### Document extract ###
Television Tower (camera lens looking north)
1230 East Mermaid Lane
(Click on the photo to see a larger version)
This photo was taken at the transmitting facilities at 1230 East Mermaid Lane in Wyndmoor, Pennsylvania, just a block outside of Philadelphia.
We have not been able to date it. We believe it to be from the WPTZ era. That would make it post World War II. However, this is the initial site of Philo Farnsworth's experimental television station, W3XPF. In fact, Farnsworth built the towers and buildings.
The structure on the right seems to be small, however, it wasn't. Broadcast Pioneers member Dave Custis surveyed the site and found that the building was oblong shaped with the part shown in the photo being the smallest size. Farnsworth used the site from the summer of 1936 until the spring of 1939.
### Study material ###
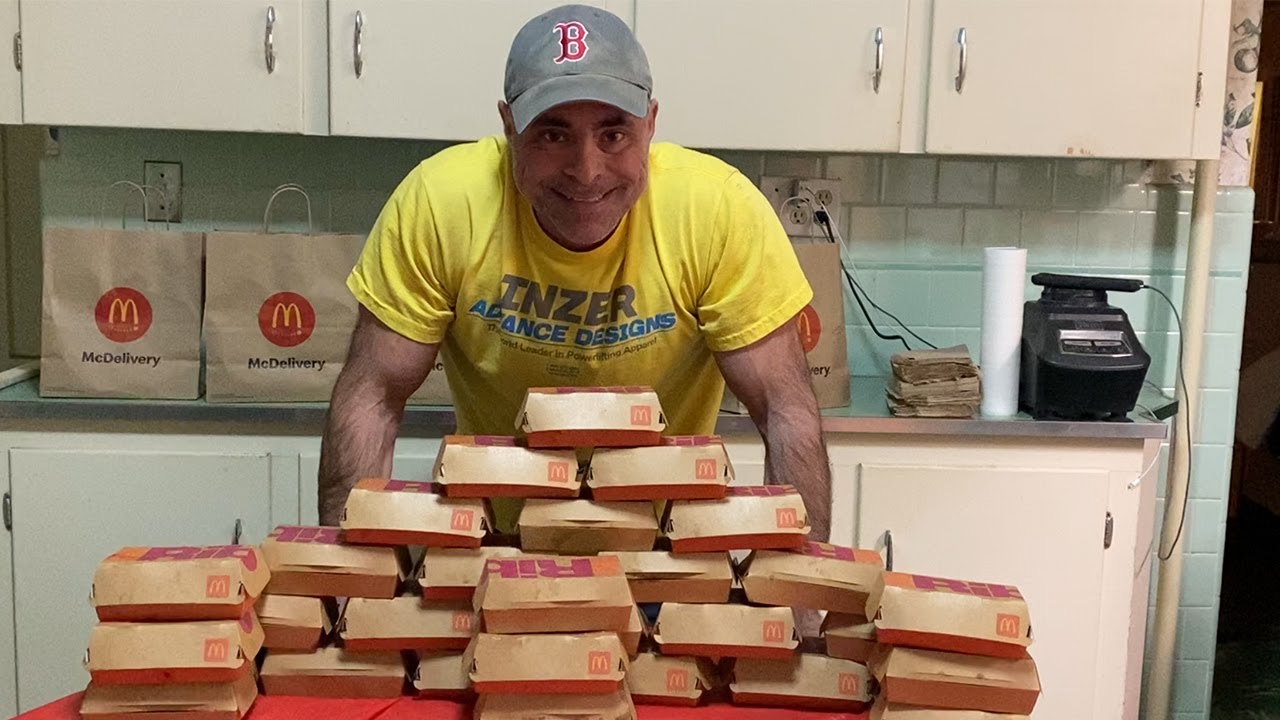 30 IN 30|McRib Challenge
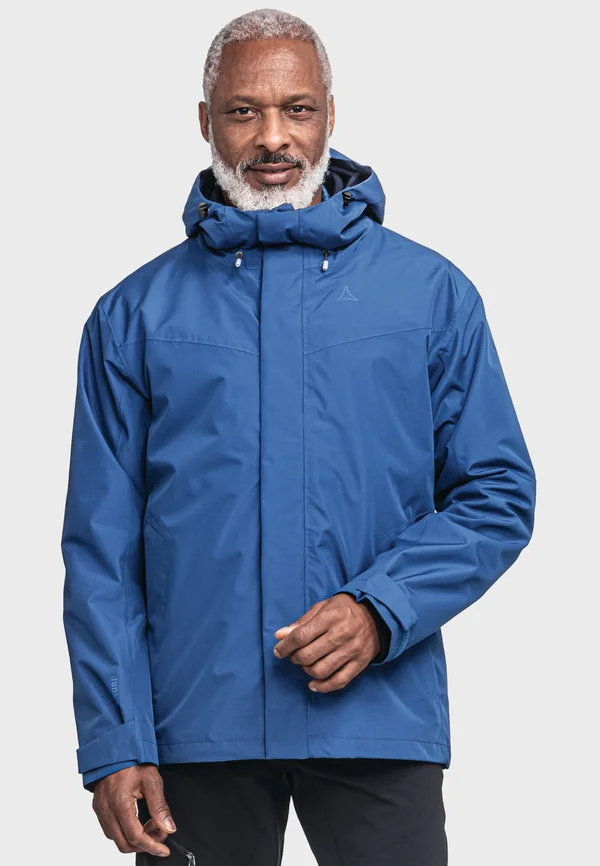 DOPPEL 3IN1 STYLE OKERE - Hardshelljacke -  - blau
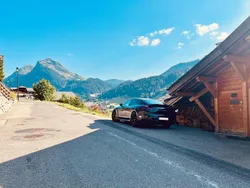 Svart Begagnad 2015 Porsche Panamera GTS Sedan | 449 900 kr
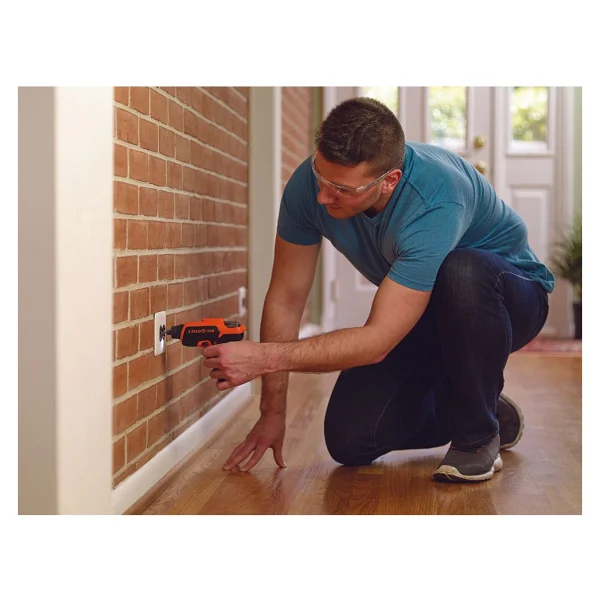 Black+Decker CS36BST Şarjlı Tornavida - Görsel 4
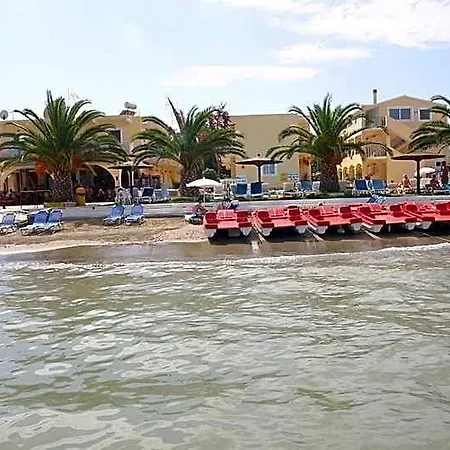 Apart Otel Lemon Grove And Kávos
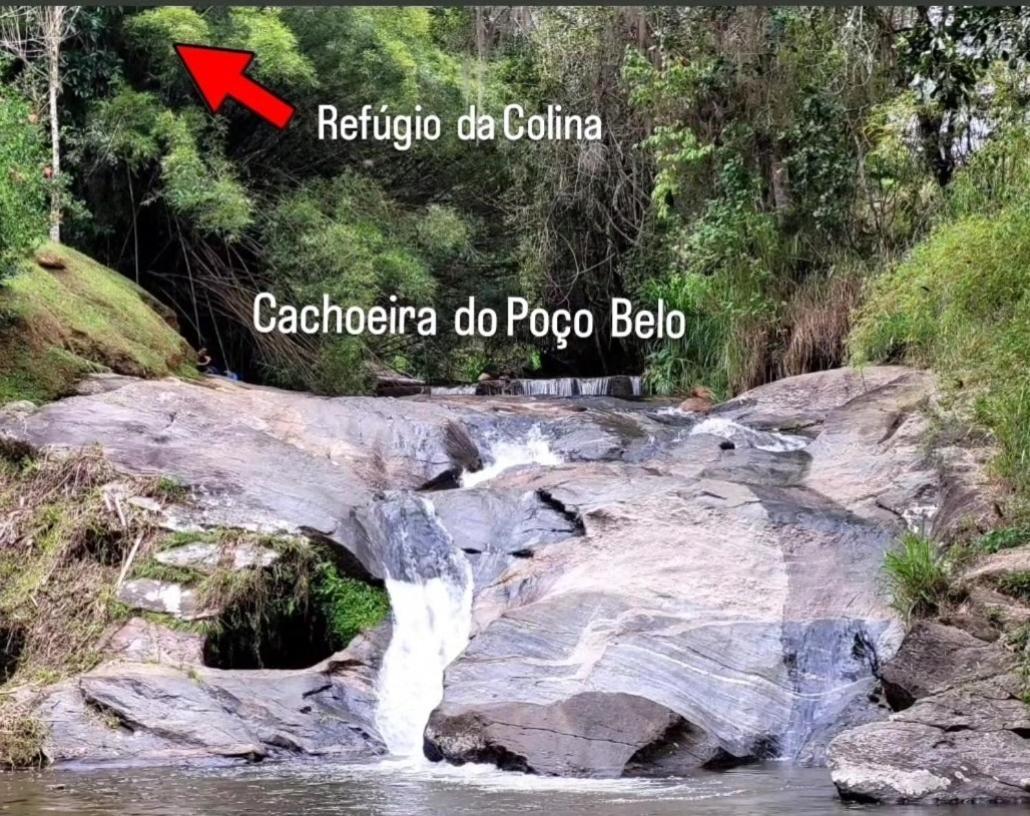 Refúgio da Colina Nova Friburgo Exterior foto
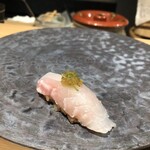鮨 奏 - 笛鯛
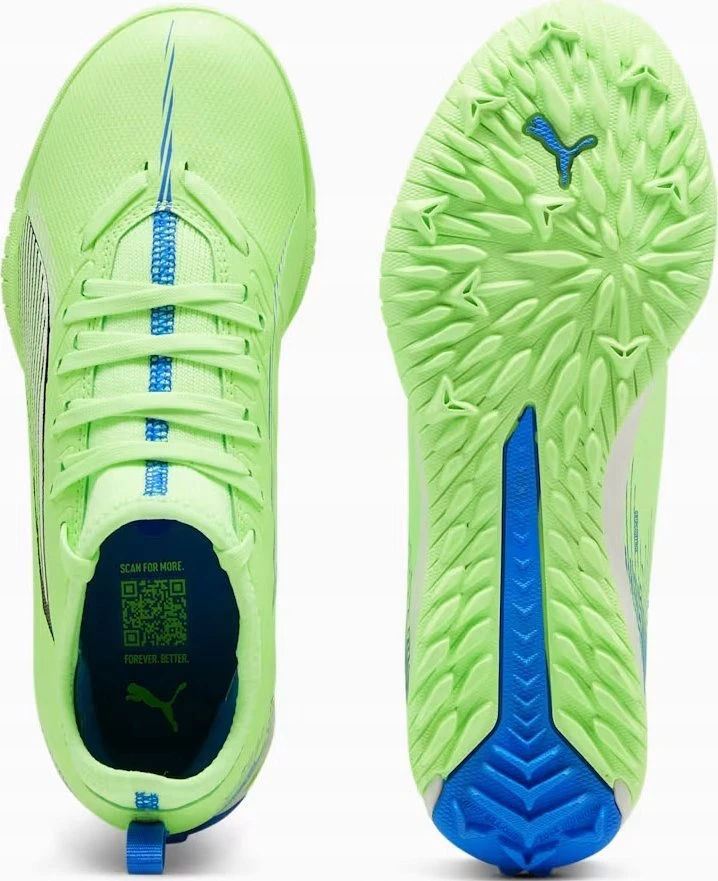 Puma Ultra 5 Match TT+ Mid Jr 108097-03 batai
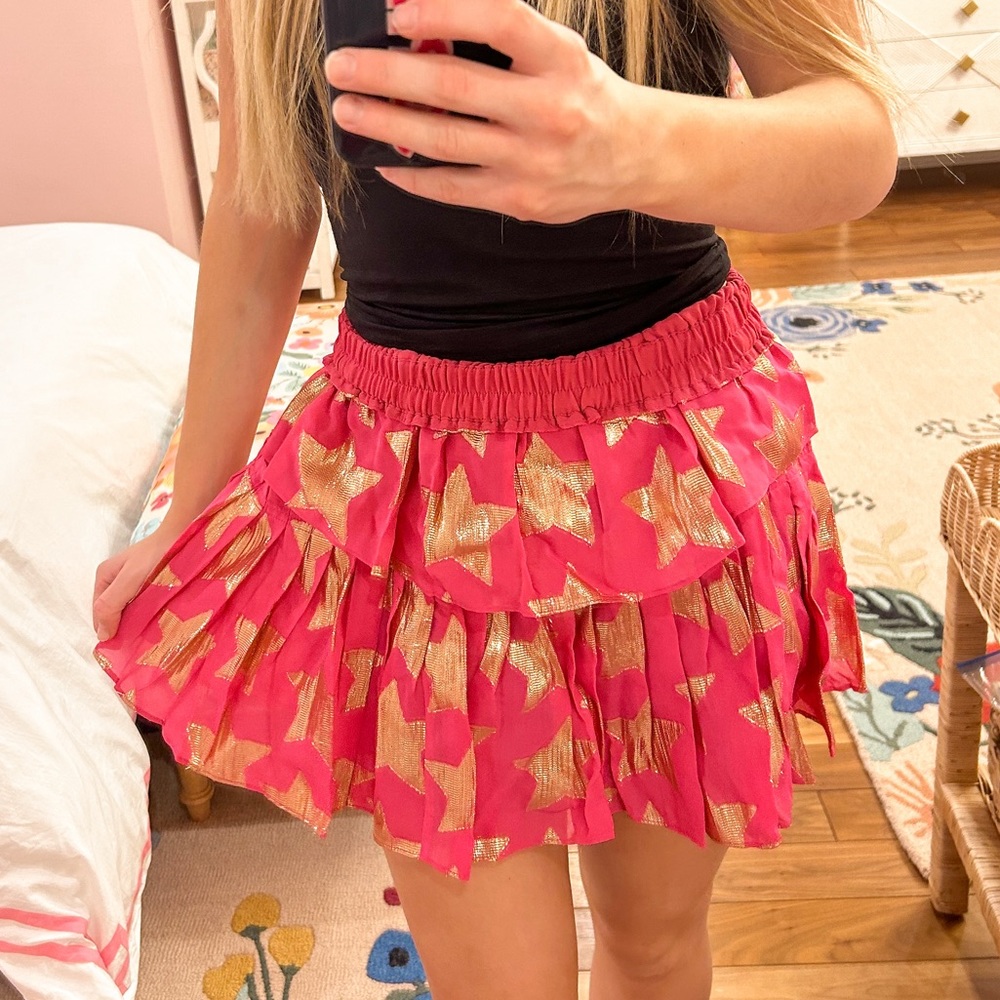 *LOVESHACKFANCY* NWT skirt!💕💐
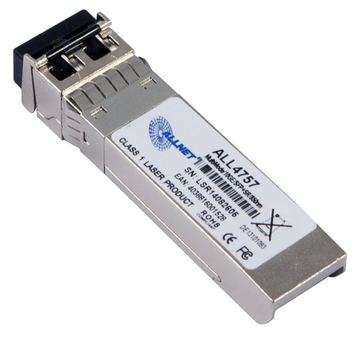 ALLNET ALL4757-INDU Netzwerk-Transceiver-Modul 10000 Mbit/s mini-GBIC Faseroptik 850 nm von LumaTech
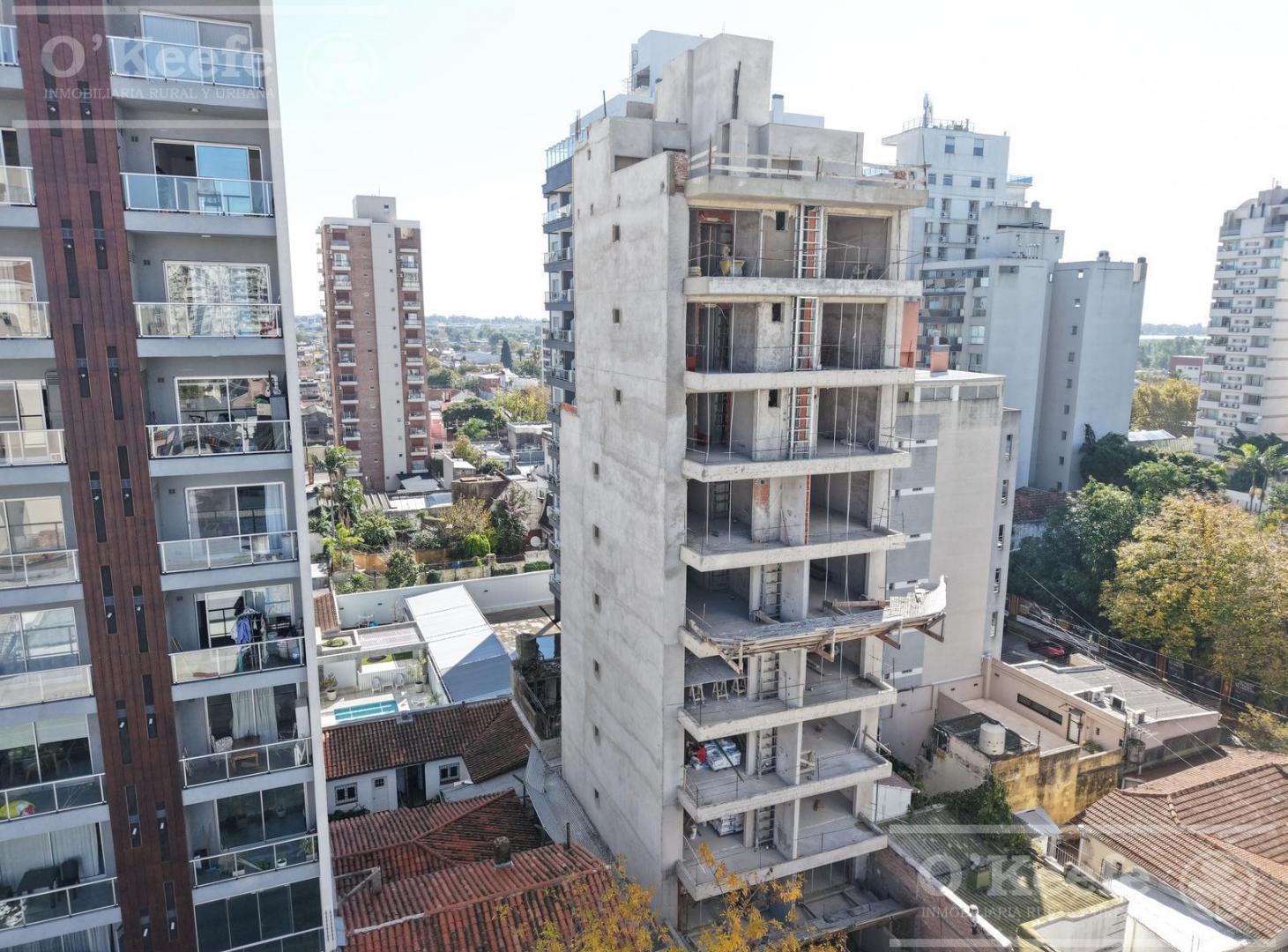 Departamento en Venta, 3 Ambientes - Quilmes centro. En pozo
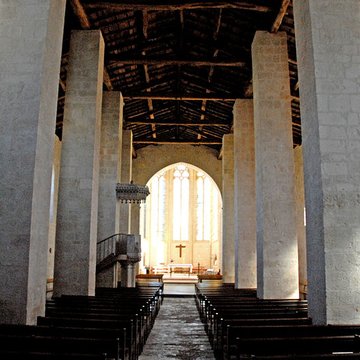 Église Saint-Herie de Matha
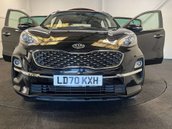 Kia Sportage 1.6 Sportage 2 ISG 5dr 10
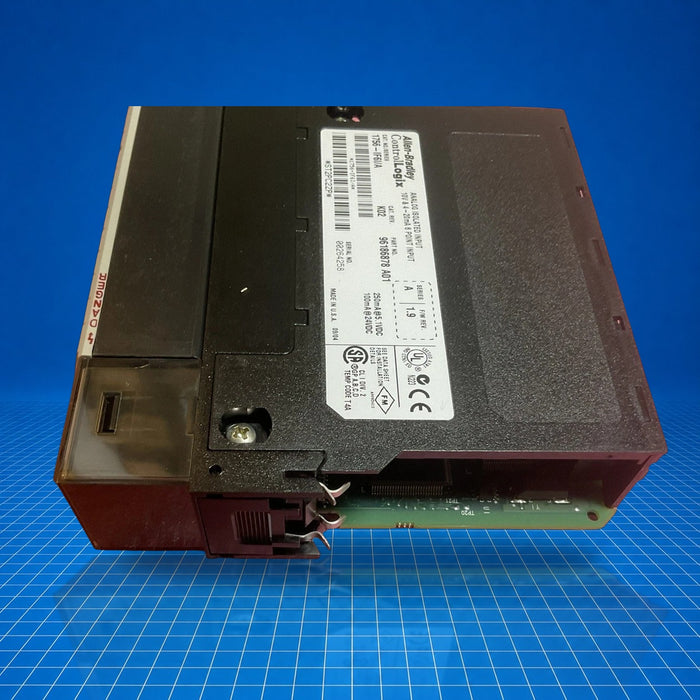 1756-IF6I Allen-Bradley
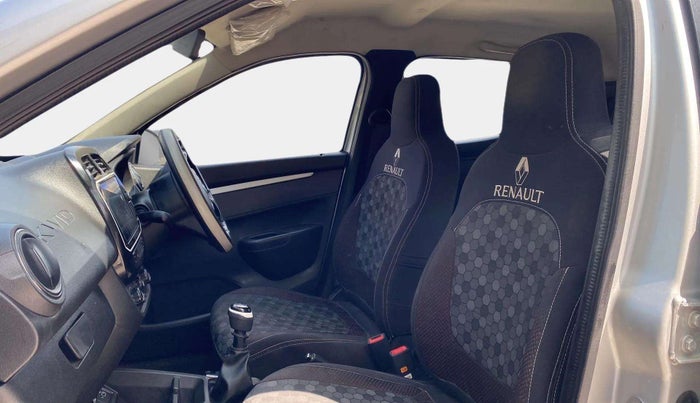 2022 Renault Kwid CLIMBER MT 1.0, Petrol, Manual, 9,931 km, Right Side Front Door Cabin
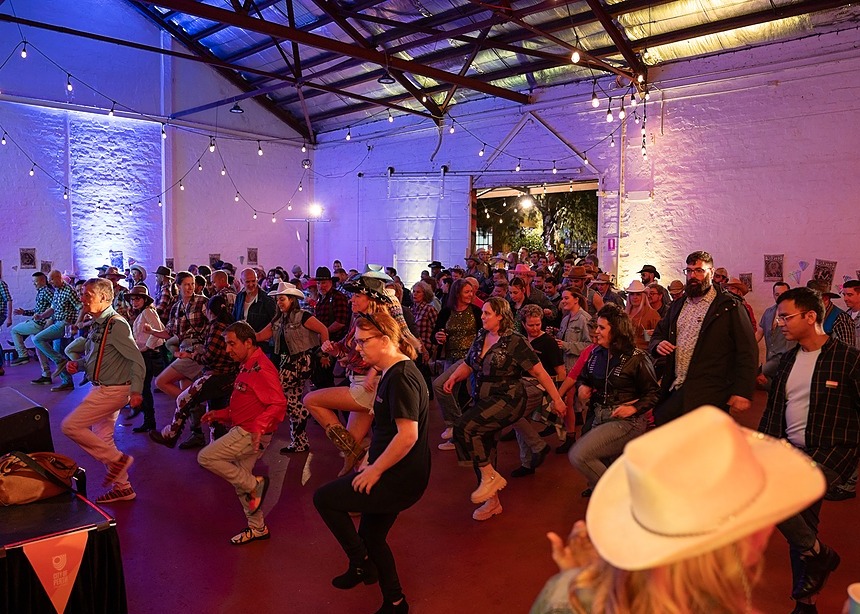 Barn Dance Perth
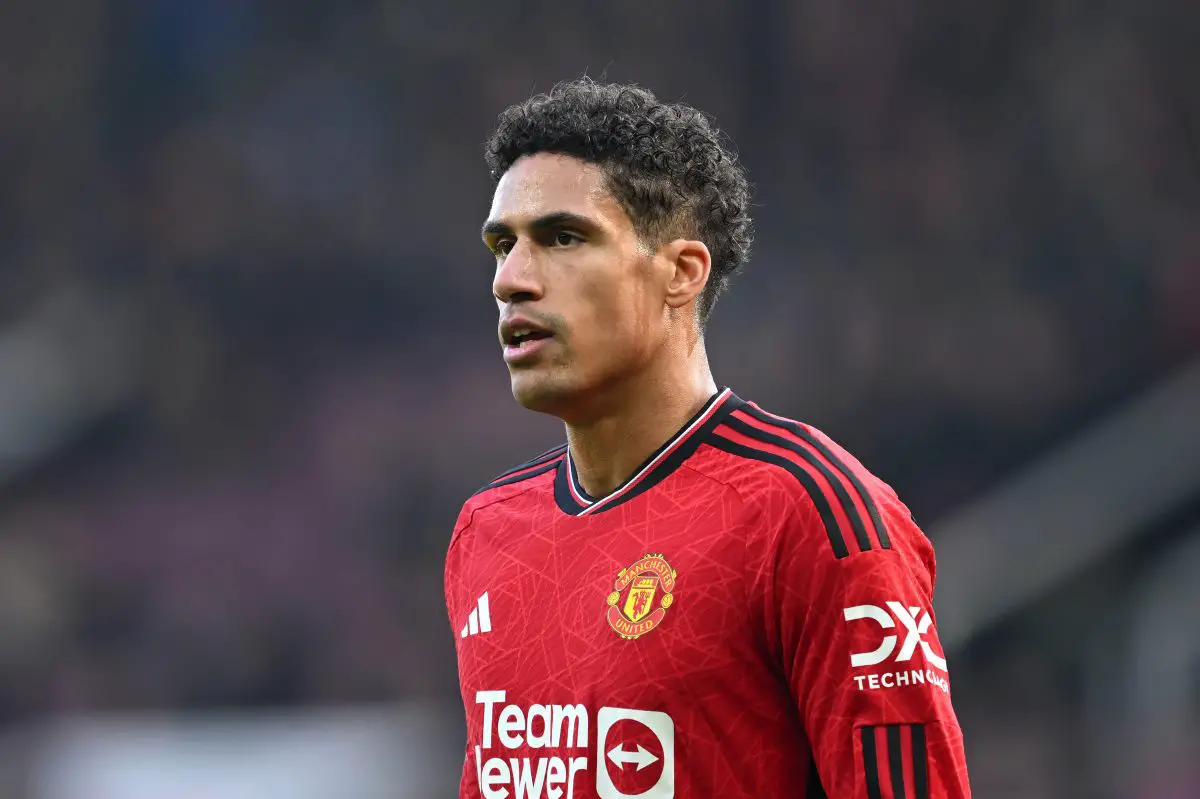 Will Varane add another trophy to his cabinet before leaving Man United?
###
§ **Task 1**
In the text about the East Mermaid Lane television tower, over what period did Farnsworth use the site?
§ **Task 2**
Pick up the text about the East Mermaid Lane television tower after its final sentence and carry it further.

§ **Exercise output 1**
From the summer of 1936 until the spring of 1939.

§ **Exercise output 2**
In a magazine article dating from the summer of 1941, Philco still said it was transmitting from atop their factory at C & Tioga Streets in Philadelphia. Later that year, the station W3XE changed from experimental status to commercial and assumed new calls, WPTZ. Known test patterns showing the calls W3XE and also showing Philco and Wyndmoor, Pa exist. That pattern would have had to be used in 1941. We therefore assume that Philco took over the property in 1941.
This was also the location for the first transmitter site of WPHL-TV, Channel 17 in Philadelphia, which came on the air in 1965. One additional piece of information, also near the tower that replaced the one in the photo was the transmitter and studio of WQAL-FM (now WJJZ).
In the fall of 1953, WPTZ went to maximum power but stayed at their Mermaid Lane location. Early in 1957, WPTZ, now using the calls WRCV-TV switched transmitting from this site to the one in Roxborough. Somewhere between the time this photo was taken and 1957, the tower in this picture was replaced with a tripod mounted, 585 foot tower. The new tower was (and still is) located directly behind the building on the left. That would place the new tower directly in the center of this photo.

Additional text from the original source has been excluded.